Just one day before its separation from PayPal, eBay announced its earnings for the second quarter, soundly beating analysts’ expectations at 76 cents per share. The company also announced the sale of its enterprise unit to a private equity firm. PayPal contributed more than half of eBay’s revenue in the second quarter. What does this mean for the online marketplace once it splits from PayPal on Friday?

Our other burning questions:
Actually, might eBay do just fine 
without its most prized asset?

What does eBay stand to lose in terms of 
human capital once PayPal exits?

2. Whole Foods

The organic grocery chain came in under analysts’ estimates on a number of factors this week, including comparable store sales and net income. Pointing to a wave of bad press in the aftermath of its overcharging scandal, Whole Foods is hoping its new chain of cheaper stores, 365, will help stem the tide. Question is, with increased competition among small and large grocery stores, is the damage already done?

Our other burning questions:
Is Whole Foods the real victim of the overcharging scandal?

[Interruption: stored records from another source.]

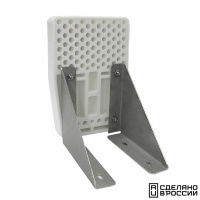 Купить Транец выносной для ПЛМ до 12 л.с., доска из ПНД (горизонтальный) арт. 040417T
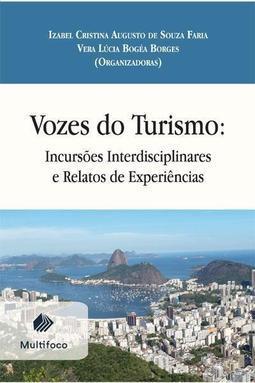 VOZES DO TURISMO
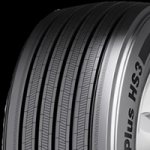 Continental Hybrid HS3 295/80 R22,5 154/149M | Zboží Auto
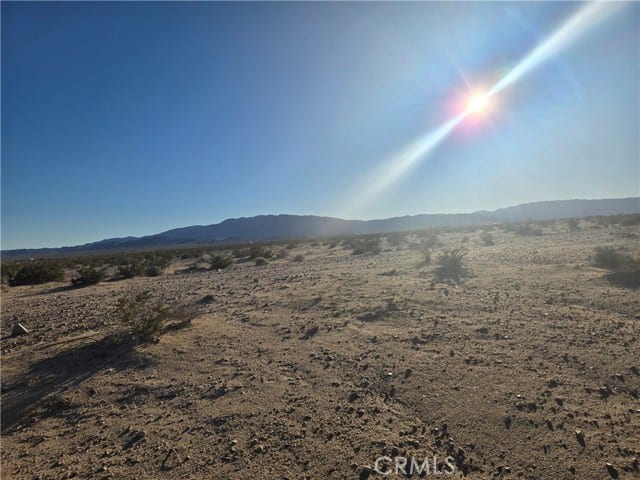 1234 Amboy Road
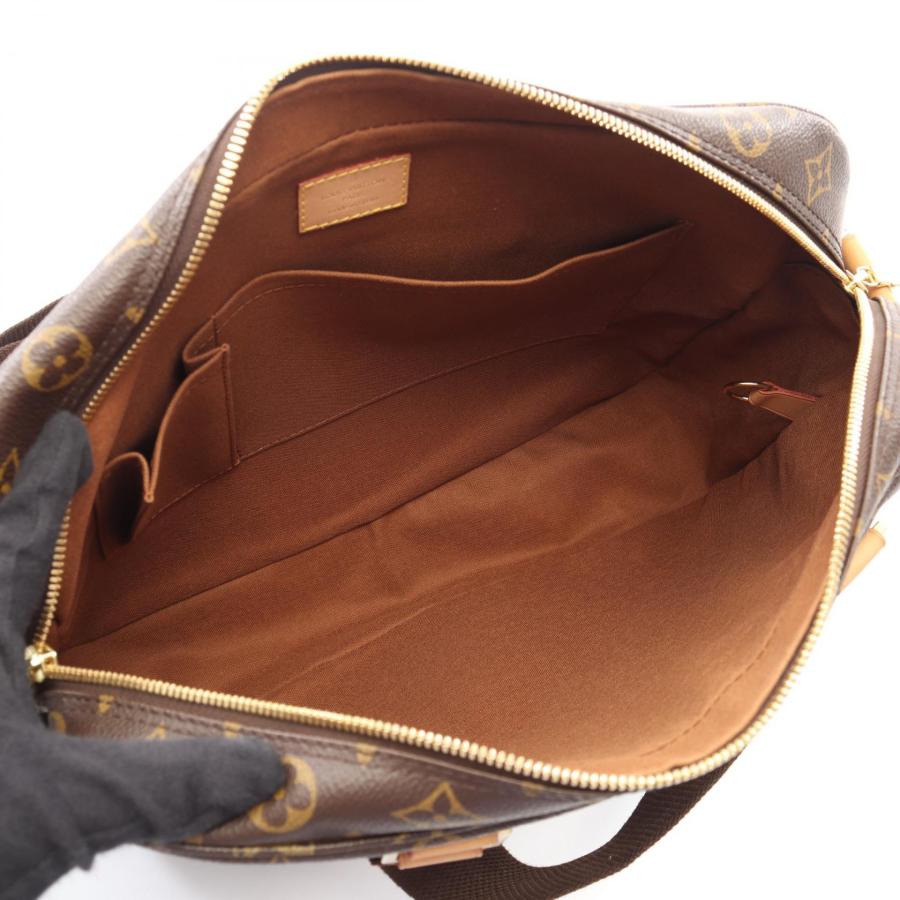 LOUIS VUITTON（ルイ・ヴィトン） サック ボスフォール 2WAY ブランド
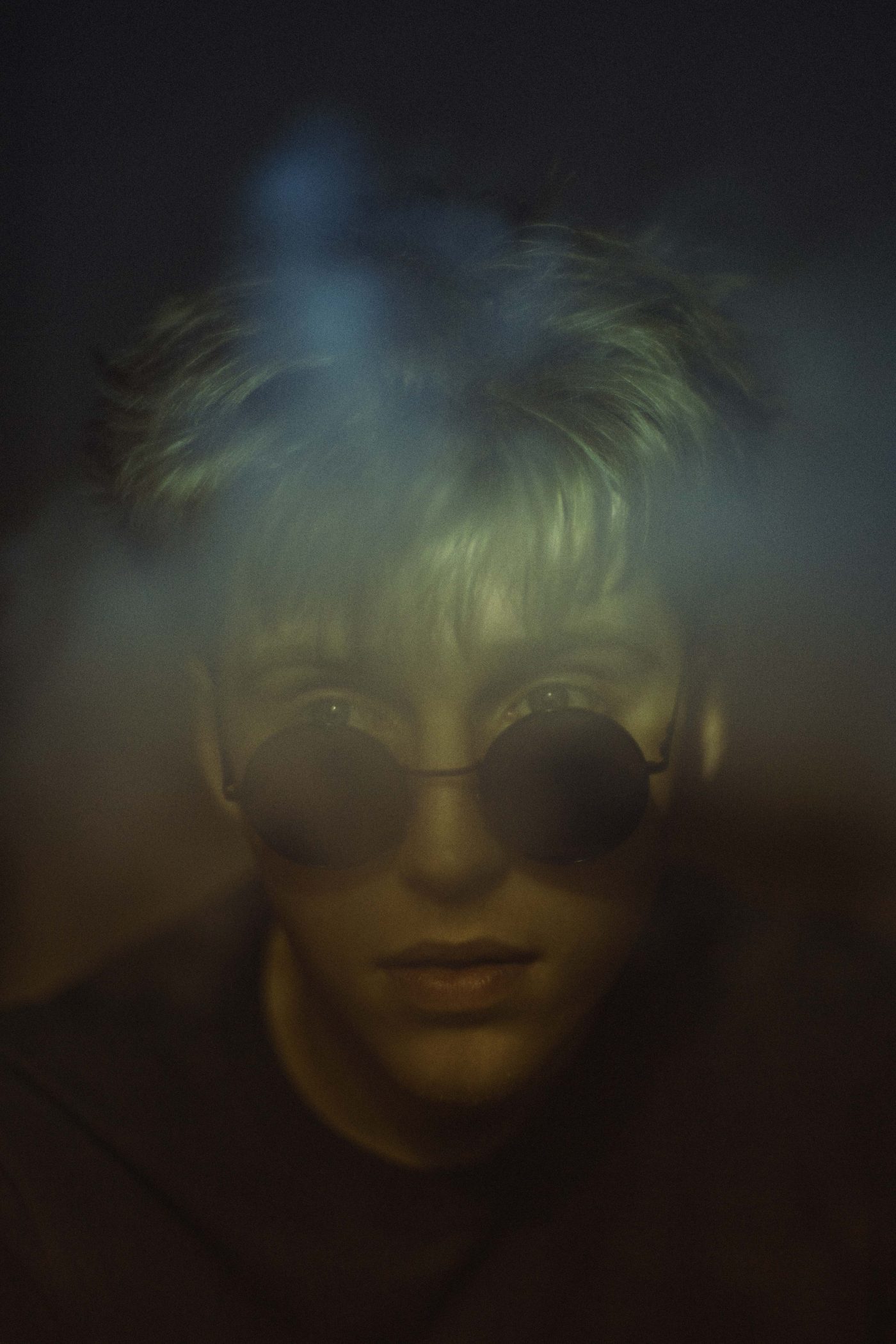 Jim James “Hide In Plain Sight” BOOOOOOOM! CREATE * INSPIRE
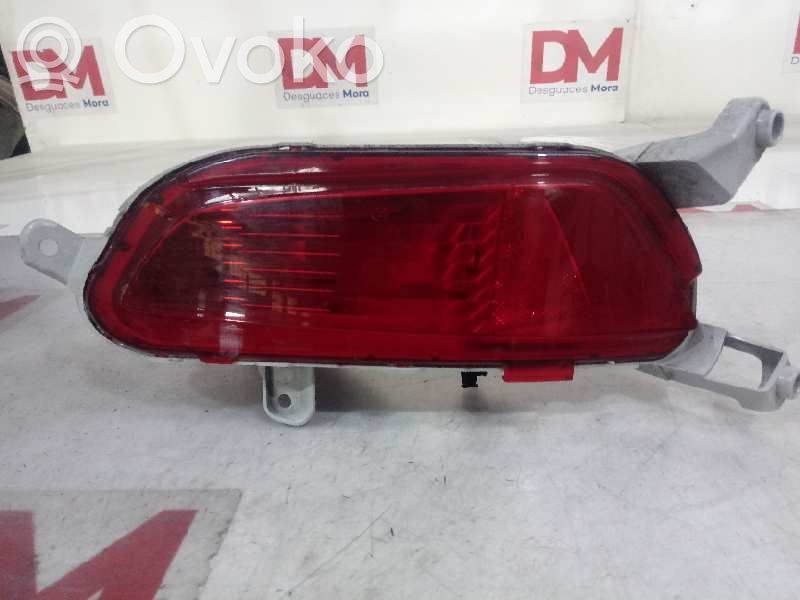 Rear/tail lights   DB3E51650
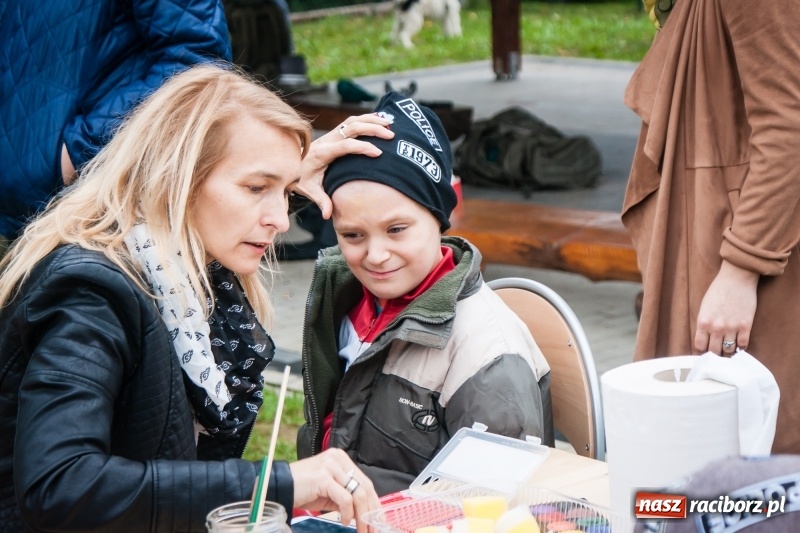 Zdjęcie w galerii na portalu naszraciborz.pl: Zakończenie lata z raciborskim klubem Strefa wiadomości z regionu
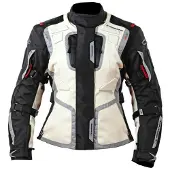 MUGENRACE Diane imperméable dames moto textile veste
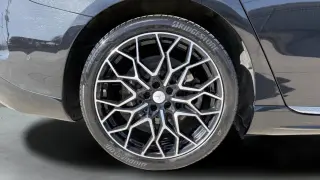2022 Mercedes-Benz EQS 580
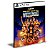 WWE 2K24 Edição 40 Anos do WrestleMania  PS5 Mídia Digital - Imagem 1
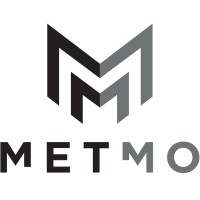 MetMo logo - Similar company to Briiv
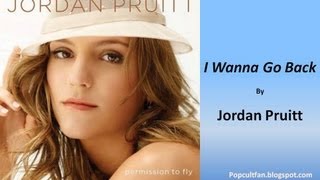Watch Jordan Pruitt I Wanna Go Back video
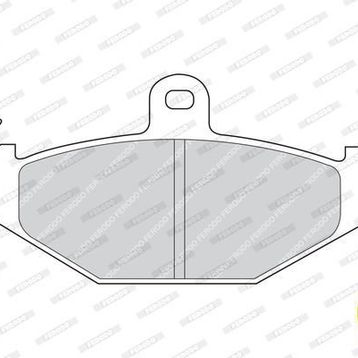 Bosch Renault Laguna 3 1.6 2007-2016 Arka Balata
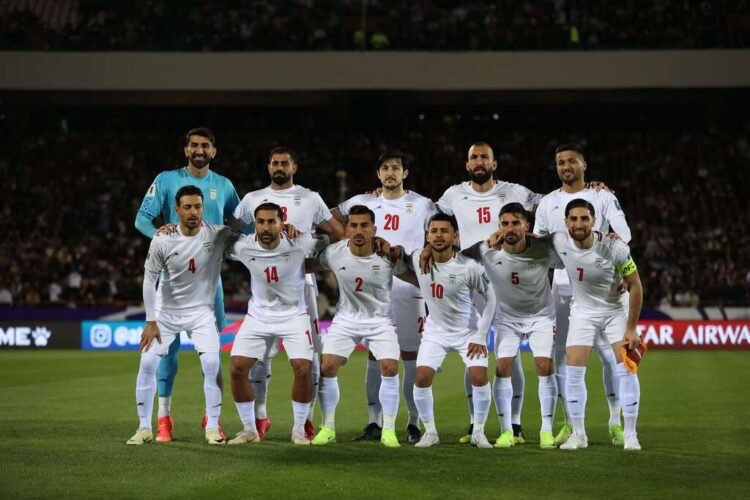 Mondial 2026 : l’Iran annonce son retrait et dénonce le climat politique avec les États-Unis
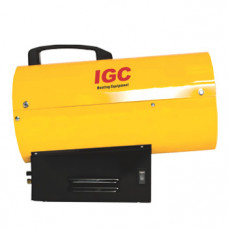 Газовая тепловая пушка IGC GF-700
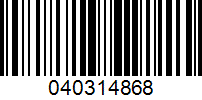 Barcode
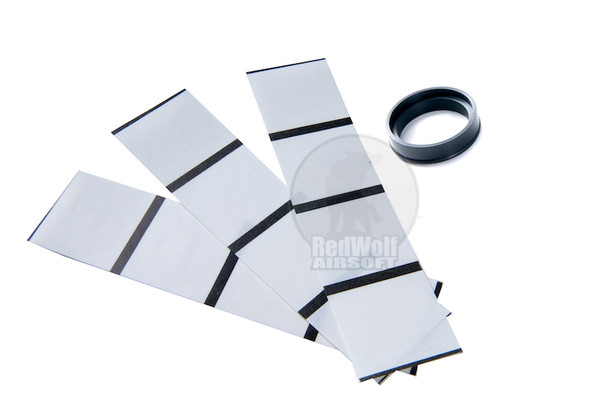 Airsoft Innovations Timer Tornado Distraction Device Kit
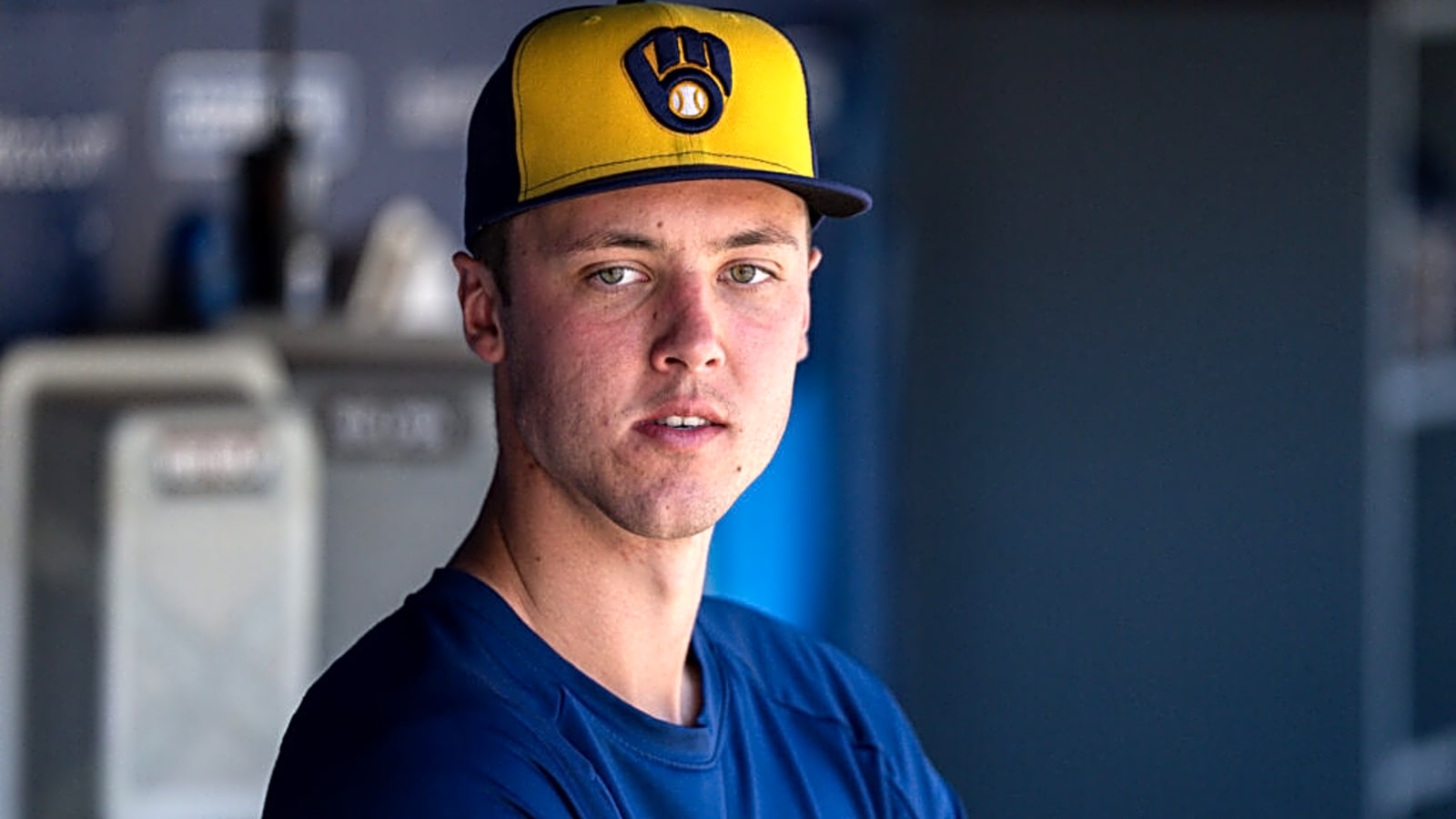 Milwaukee Brewers Make Jacob Misiorowski Announcement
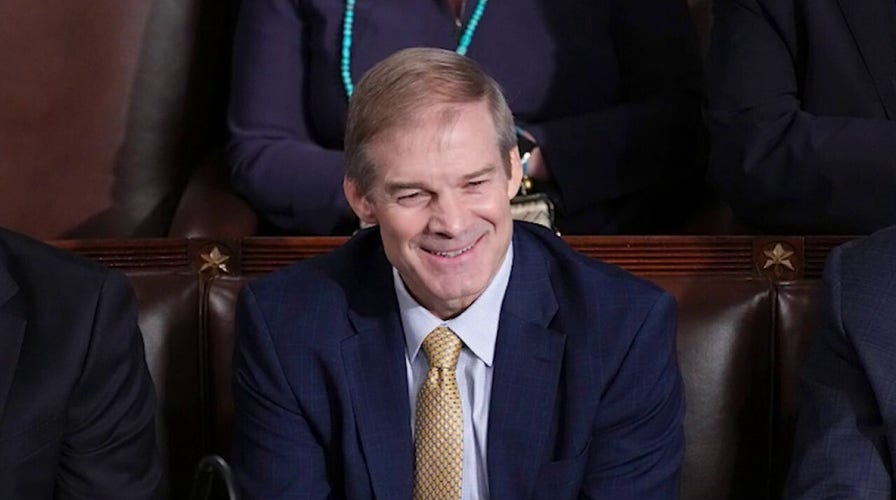 Jim Jordan dropped from speaker nominee after losing third vote
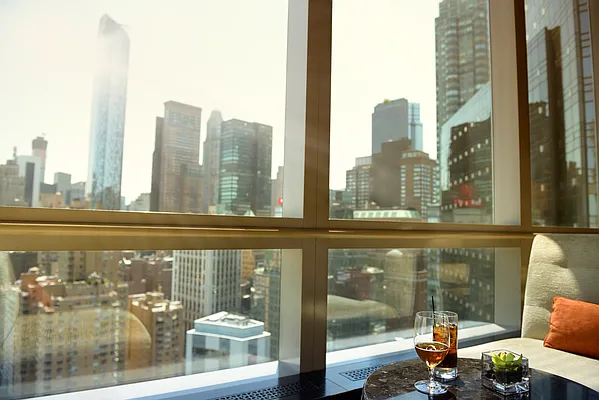 Rented by Voro NYC | media 41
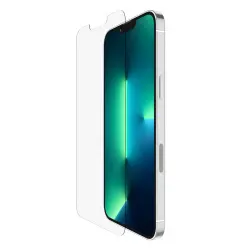 [OVA070ZZ] PROTECTOR DE PANTALLA P/IPHONE 14 PLUS/ 13 PRO MAX GLASS EZ TRAY TEMPERED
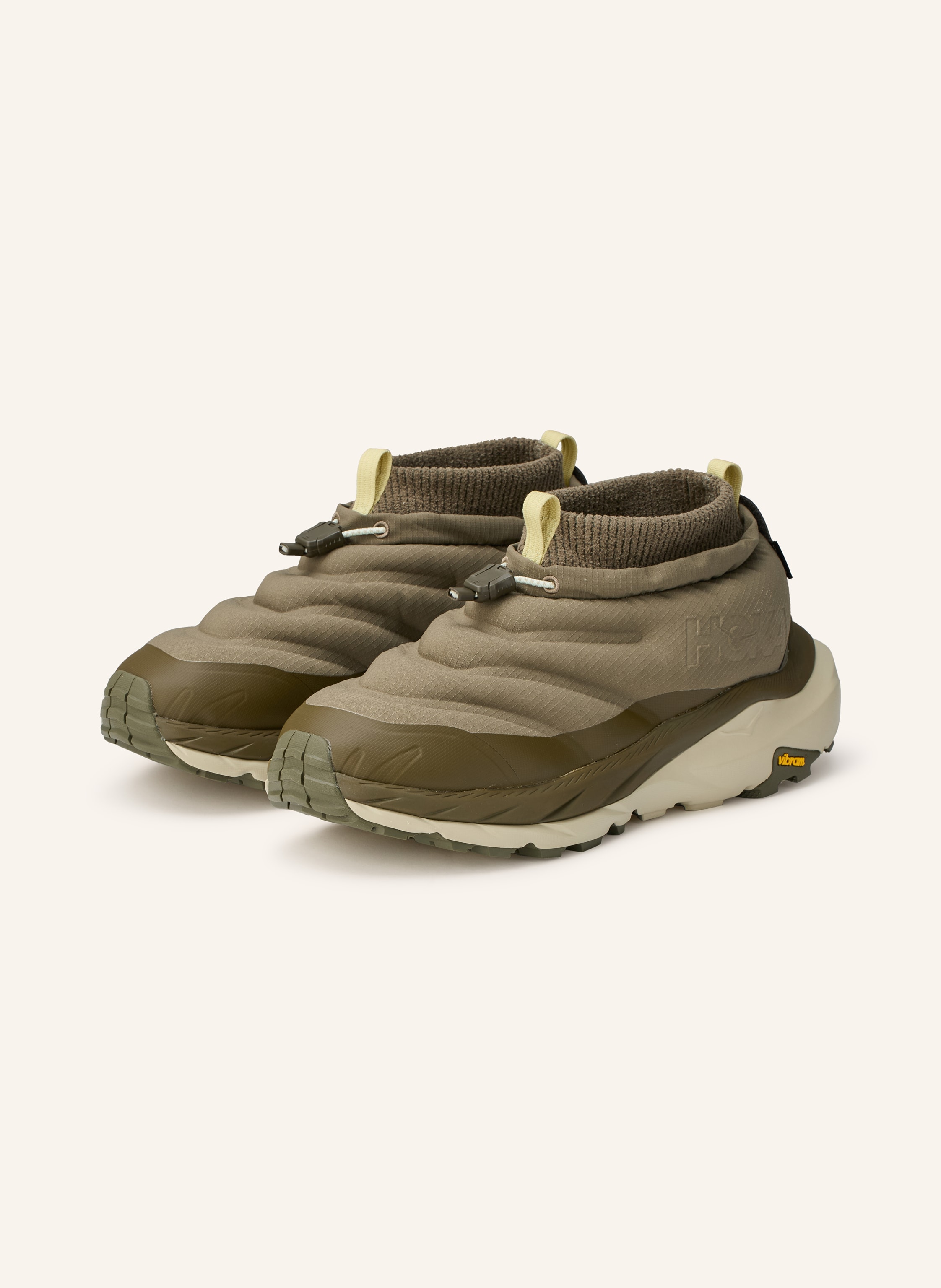 Hoka Bergschuhe Kaha 2 Frost Moc Gtx gruen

Who in Whole Foods leadership has the right kind of experience to deal with these image problems?

3. Bruce Thompson

Bank of America, which has posted inconsistent profits of late, is looking to shake things up. Starting at the top, CFO Bruce Thompson will be leaving the company at the end of this month. Thompson was long thought to be the heir to CEO Brian T. Moynihan. So, then, who might be next in line for the throne?
 
Our other burning questions:
Why is BoA shifting responsibility for relations with the Fed, previously Thompson’s purview, 
to a new internal team?

What is Thompson taking with him in terms of relationship capital when he leaves the bank?